Omit every picture while repeating the entries exactly.

**** Entries provided

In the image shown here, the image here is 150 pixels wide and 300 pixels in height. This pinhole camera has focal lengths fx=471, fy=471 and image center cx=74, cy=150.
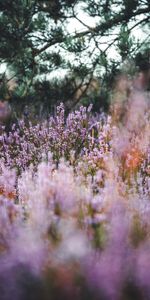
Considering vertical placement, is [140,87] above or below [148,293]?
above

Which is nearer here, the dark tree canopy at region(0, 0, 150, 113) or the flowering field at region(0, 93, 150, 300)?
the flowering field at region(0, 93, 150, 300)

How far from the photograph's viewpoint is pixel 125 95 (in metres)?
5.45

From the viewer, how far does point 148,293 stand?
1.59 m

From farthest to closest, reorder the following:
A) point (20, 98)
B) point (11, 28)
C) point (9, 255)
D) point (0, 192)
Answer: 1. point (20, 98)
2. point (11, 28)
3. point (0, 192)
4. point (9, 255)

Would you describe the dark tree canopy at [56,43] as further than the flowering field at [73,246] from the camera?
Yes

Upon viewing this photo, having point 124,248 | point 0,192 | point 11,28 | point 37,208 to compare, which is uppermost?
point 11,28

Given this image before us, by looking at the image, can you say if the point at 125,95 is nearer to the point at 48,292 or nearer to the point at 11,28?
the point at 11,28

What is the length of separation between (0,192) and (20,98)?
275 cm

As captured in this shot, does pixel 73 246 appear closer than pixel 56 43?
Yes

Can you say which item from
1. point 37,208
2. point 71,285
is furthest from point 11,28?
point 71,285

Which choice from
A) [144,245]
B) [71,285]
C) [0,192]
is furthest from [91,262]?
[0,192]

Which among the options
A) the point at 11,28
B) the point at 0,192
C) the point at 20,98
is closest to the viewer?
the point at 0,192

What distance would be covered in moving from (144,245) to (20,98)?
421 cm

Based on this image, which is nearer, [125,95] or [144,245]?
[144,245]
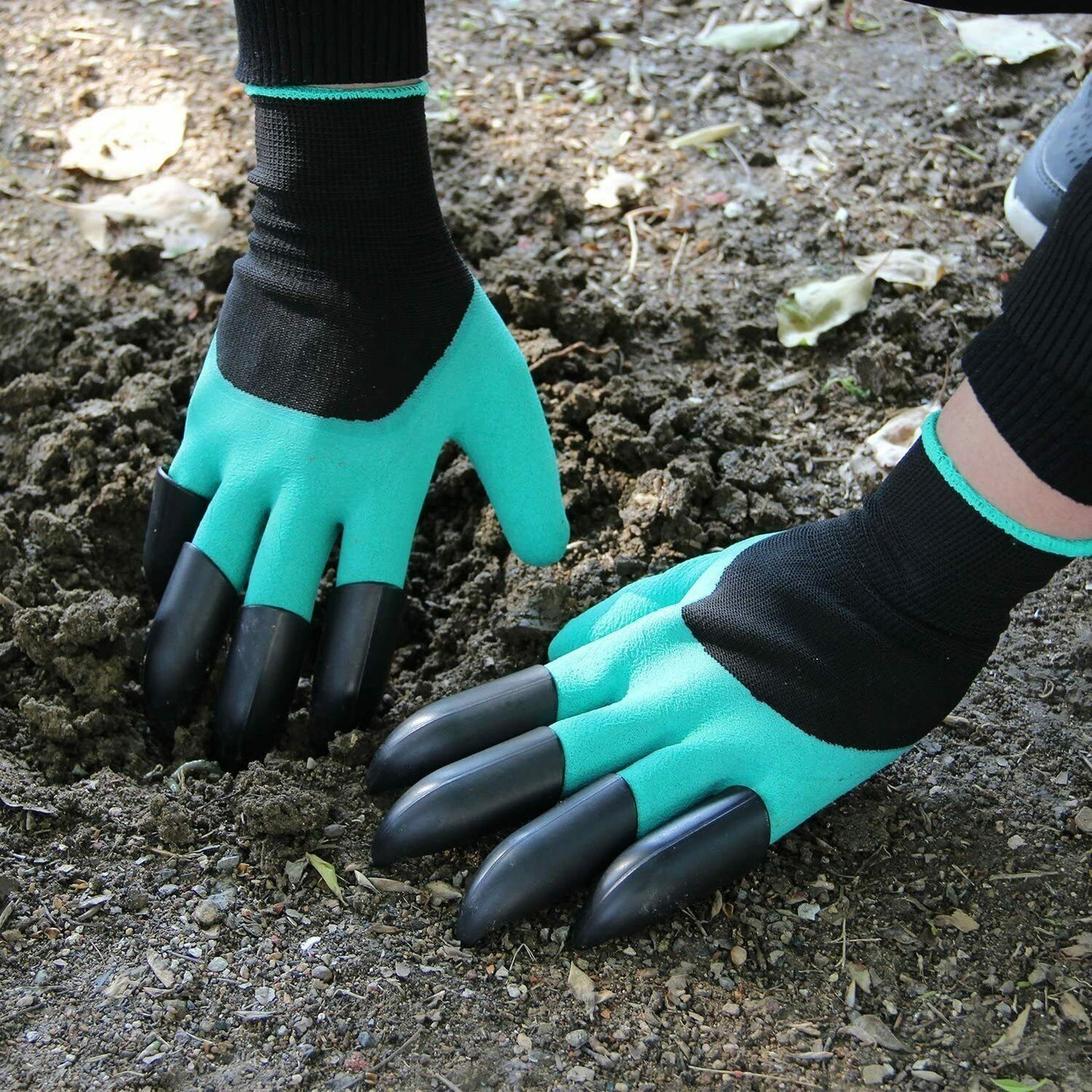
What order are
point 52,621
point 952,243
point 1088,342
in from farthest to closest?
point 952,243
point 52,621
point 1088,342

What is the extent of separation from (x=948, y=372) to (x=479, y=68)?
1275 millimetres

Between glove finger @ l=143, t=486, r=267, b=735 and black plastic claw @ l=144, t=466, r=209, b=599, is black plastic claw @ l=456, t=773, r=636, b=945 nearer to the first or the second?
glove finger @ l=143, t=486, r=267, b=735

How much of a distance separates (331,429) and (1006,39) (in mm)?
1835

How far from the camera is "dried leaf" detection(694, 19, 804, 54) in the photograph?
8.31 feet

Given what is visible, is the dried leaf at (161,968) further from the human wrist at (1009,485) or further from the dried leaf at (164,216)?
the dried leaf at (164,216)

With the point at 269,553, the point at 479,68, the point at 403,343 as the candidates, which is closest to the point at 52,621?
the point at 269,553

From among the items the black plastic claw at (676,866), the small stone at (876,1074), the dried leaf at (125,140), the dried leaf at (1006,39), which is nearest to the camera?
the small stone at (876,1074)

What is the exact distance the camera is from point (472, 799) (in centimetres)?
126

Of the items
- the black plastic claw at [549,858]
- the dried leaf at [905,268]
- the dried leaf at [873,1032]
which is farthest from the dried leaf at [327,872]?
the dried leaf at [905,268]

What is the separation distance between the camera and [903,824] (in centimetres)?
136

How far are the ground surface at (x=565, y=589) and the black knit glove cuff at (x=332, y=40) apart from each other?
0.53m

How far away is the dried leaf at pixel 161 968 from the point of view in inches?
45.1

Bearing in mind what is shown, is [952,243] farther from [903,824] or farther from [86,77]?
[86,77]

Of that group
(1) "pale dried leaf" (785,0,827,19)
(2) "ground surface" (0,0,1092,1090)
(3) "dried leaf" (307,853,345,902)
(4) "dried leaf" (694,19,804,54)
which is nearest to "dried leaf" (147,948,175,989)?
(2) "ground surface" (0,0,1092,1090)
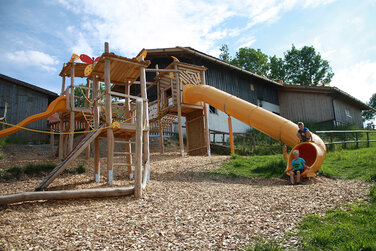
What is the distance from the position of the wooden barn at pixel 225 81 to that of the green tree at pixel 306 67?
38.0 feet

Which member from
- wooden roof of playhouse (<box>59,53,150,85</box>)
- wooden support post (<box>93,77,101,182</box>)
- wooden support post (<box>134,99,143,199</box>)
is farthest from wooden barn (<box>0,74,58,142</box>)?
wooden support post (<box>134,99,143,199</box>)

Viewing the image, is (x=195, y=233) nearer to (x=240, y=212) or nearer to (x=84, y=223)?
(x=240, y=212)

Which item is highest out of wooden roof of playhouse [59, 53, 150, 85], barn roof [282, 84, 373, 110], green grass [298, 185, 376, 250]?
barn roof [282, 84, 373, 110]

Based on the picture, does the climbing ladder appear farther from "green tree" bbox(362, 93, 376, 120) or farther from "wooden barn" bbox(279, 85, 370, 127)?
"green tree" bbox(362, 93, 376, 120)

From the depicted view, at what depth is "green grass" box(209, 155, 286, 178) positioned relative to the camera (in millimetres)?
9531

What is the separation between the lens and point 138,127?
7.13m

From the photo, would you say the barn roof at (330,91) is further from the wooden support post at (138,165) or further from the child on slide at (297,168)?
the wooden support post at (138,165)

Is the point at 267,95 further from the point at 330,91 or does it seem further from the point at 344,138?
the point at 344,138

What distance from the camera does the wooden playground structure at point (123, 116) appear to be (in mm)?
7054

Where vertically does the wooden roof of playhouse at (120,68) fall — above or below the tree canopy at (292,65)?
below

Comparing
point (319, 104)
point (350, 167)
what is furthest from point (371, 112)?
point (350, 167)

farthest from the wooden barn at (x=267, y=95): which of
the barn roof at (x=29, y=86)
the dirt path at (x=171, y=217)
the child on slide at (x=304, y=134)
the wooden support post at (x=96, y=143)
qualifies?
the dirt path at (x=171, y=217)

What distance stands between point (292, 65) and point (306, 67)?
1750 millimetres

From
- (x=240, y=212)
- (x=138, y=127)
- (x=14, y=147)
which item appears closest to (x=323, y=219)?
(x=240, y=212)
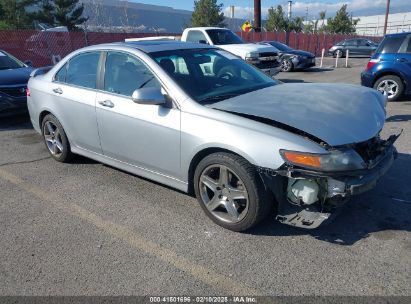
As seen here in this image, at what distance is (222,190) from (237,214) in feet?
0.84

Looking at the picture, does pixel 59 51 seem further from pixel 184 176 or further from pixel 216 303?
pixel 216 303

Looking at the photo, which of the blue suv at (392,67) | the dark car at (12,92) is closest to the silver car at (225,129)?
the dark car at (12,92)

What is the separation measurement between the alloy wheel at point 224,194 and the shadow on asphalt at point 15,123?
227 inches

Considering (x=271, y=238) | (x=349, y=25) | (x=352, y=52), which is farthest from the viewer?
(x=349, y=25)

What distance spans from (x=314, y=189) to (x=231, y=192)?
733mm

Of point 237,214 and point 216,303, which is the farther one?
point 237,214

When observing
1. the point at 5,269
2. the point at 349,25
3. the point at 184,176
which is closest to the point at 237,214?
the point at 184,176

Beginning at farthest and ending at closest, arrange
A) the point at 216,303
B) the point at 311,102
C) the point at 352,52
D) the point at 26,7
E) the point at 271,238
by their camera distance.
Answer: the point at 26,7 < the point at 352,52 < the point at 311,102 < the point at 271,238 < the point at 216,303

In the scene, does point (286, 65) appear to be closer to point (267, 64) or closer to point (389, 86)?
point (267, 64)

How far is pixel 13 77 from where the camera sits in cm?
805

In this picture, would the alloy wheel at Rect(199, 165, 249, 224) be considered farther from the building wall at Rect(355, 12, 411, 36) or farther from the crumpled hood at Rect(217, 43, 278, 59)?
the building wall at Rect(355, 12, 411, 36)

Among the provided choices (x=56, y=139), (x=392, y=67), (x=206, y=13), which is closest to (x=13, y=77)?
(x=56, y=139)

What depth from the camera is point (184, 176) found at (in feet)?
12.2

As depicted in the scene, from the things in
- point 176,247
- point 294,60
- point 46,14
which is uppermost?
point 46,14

********

§ Exercise output:
In the image shown here, the image here is 150 pixels wide and 300 pixels in height. This pinhole camera has focal lengths fx=471, fy=471 and image center cx=74, cy=150.
Considering vertical placement, is [140,87] above or below [148,293]?
above

Which is nearer here, the dark tree canopy at region(0, 0, 150, 113) or the flowering field at region(0, 93, 150, 300)?
the flowering field at region(0, 93, 150, 300)

How far from the photograph's viewpoint is pixel 125 95 (in metres)?
5.45

From the viewer, how far does point 148,293 stand?
1.59 m

From farthest to closest, reorder the following:
A) point (20, 98)
B) point (11, 28)
C) point (9, 255)
D) point (0, 192)
Answer: 1. point (20, 98)
2. point (11, 28)
3. point (0, 192)
4. point (9, 255)

Would you describe the dark tree canopy at [56,43] as further than the flowering field at [73,246] from the camera?
Yes

Upon viewing this photo, having point 124,248 | point 0,192 | point 11,28 | point 37,208 to compare, which is uppermost?
point 11,28

Given this image before us, by looking at the image, can you say if the point at 125,95 is nearer to the point at 48,292 or nearer to the point at 11,28?
the point at 11,28

What is the length of separation between (0,192) and (20,98)?
275 cm

As captured in this shot, does pixel 73 246 appear closer than pixel 56 43?
Yes

Can you say which item from
1. point 37,208
2. point 71,285
is furthest from point 11,28?
point 71,285

Which choice from
A) [144,245]
B) [71,285]
C) [0,192]
is furthest from [91,262]?
[0,192]

Which among the options
A) the point at 11,28
B) the point at 0,192
C) the point at 20,98
is closest to the viewer?
the point at 0,192

What distance would be covered in moving from (144,245) to (20,98)?
421 cm

Based on this image, which is nearer, [125,95] or [144,245]?
[144,245]
What order are
point 52,621
point 952,243
point 1088,342
in from farthest to closest?
point 952,243
point 52,621
point 1088,342

What is the extent of separation from (x=948, y=372) to (x=479, y=68)?
1275 millimetres

Between glove finger @ l=143, t=486, r=267, b=735 and black plastic claw @ l=144, t=466, r=209, b=599, is black plastic claw @ l=456, t=773, r=636, b=945 nearer to the first or the second?
glove finger @ l=143, t=486, r=267, b=735

How much of a distance separates (331,429) and (1006,39) (in mm)?
1835

How far from the camera is "dried leaf" detection(694, 19, 804, 54) in the photograph?
8.31 feet

Given what is visible, is the dried leaf at (161,968) further from the human wrist at (1009,485) or further from the dried leaf at (164,216)?
the dried leaf at (164,216)

With the point at 269,553, the point at 479,68, the point at 403,343 as the candidates, which is closest to the point at 52,621?
the point at 269,553

From among the items the black plastic claw at (676,866), the small stone at (876,1074), the dried leaf at (125,140), the dried leaf at (1006,39), which is nearest to the camera?
the small stone at (876,1074)

What is the exact distance the camera is from point (472, 799) (in centimetres)?
126

Of the items
- the black plastic claw at [549,858]
- the dried leaf at [905,268]
- the dried leaf at [873,1032]
which is farthest from the dried leaf at [327,872]?
the dried leaf at [905,268]

What is the separation distance between the camera and [903,824] (in centimetres)?
136

How far are the ground surface at (x=565, y=589) and the black knit glove cuff at (x=332, y=40) apart from each other?
0.53m

How far away is the dried leaf at pixel 161 968 from the point of view in inches?
45.1

Bearing in mind what is shown, is [952,243] farther from [903,824] or farther from [86,77]?
[86,77]

Of that group
(1) "pale dried leaf" (785,0,827,19)
(2) "ground surface" (0,0,1092,1090)
(3) "dried leaf" (307,853,345,902)
(4) "dried leaf" (694,19,804,54)
which is nearest to "dried leaf" (147,948,175,989)?
(2) "ground surface" (0,0,1092,1090)
What is the distance from the position of the wooden barn at pixel 225 81 to that of the green tree at pixel 306 67?
38.0 feet

Which member from
- wooden roof of playhouse (<box>59,53,150,85</box>)
- wooden support post (<box>93,77,101,182</box>)
- wooden support post (<box>134,99,143,199</box>)
is farthest from wooden barn (<box>0,74,58,142</box>)?
wooden support post (<box>134,99,143,199</box>)

Viewing the image, is (x=195, y=233) nearer to (x=240, y=212) or nearer to (x=84, y=223)?
(x=240, y=212)

Which item is highest out of wooden roof of playhouse [59, 53, 150, 85], barn roof [282, 84, 373, 110], green grass [298, 185, 376, 250]?
barn roof [282, 84, 373, 110]

Based on the picture, does the climbing ladder appear farther from "green tree" bbox(362, 93, 376, 120) or farther from "wooden barn" bbox(279, 85, 370, 127)?
"green tree" bbox(362, 93, 376, 120)

From the depicted view, at what depth is "green grass" box(209, 155, 286, 178) positioned relative to the camera (in millimetres)?
9531

What is the separation between the lens and point 138,127?
7.13m

From the photo, would you say the barn roof at (330,91) is further from the wooden support post at (138,165) or further from the child on slide at (297,168)?
the wooden support post at (138,165)

Is the point at 267,95 further from the point at 330,91 or does it seem further from the point at 344,138?
the point at 344,138

What distance from the camera does the wooden playground structure at point (123, 116) appear to be (in mm)?
7054

Where vertically does the wooden roof of playhouse at (120,68) fall — above or below the tree canopy at (292,65)?
below

Comparing
point (319, 104)
point (350, 167)
what is furthest from point (371, 112)?
point (350, 167)

farthest from the wooden barn at (x=267, y=95): which of
the barn roof at (x=29, y=86)
the dirt path at (x=171, y=217)
the child on slide at (x=304, y=134)
the wooden support post at (x=96, y=143)
qualifies?
the dirt path at (x=171, y=217)

What distance stands between point (292, 65) and point (306, 67)?
1750 millimetres

From
- (x=240, y=212)
- (x=138, y=127)
- (x=14, y=147)
which item appears closest to (x=323, y=219)?
(x=240, y=212)
As seen here in this image, at what distance is (222,190) from (237,214) in feet?
0.84

Looking at the picture, does pixel 59 51 seem further from pixel 184 176 or further from pixel 216 303?
pixel 216 303

Looking at the photo, which of the blue suv at (392,67) | the dark car at (12,92) is closest to the silver car at (225,129)?
the dark car at (12,92)

What is the separation measurement between the alloy wheel at point 224,194 and the shadow on asphalt at point 15,123?
227 inches

Considering (x=271, y=238) | (x=349, y=25) | (x=352, y=52), which is farthest from the viewer?
(x=349, y=25)

What distance spans from (x=314, y=189) to (x=231, y=192)?
733mm

Of point 237,214 and point 216,303, which is the farther one?
point 237,214

When observing
1. the point at 5,269
2. the point at 349,25
3. the point at 184,176
which is closest to the point at 237,214?
the point at 184,176

Beginning at farthest and ending at closest, arrange
A) the point at 216,303
B) the point at 311,102
C) the point at 352,52
D) the point at 26,7
E) the point at 271,238
by their camera distance.
Answer: the point at 26,7 < the point at 352,52 < the point at 311,102 < the point at 271,238 < the point at 216,303

In the scene, does point (286, 65) appear to be closer to point (267, 64) or closer to point (389, 86)?
point (267, 64)

How far is pixel 13 77 from where the camera sits in cm?
805

In this picture, would the alloy wheel at Rect(199, 165, 249, 224) be considered farther from the building wall at Rect(355, 12, 411, 36) or farther from the crumpled hood at Rect(217, 43, 278, 59)?
the building wall at Rect(355, 12, 411, 36)

Among the provided choices (x=56, y=139), (x=392, y=67), (x=206, y=13), which is closest to (x=13, y=77)?
(x=56, y=139)

What depth from the camera is point (184, 176) found at (in feet)?
12.2

As depicted in the scene, from the things in
- point 176,247
- point 294,60
- point 46,14
which is uppermost?
point 46,14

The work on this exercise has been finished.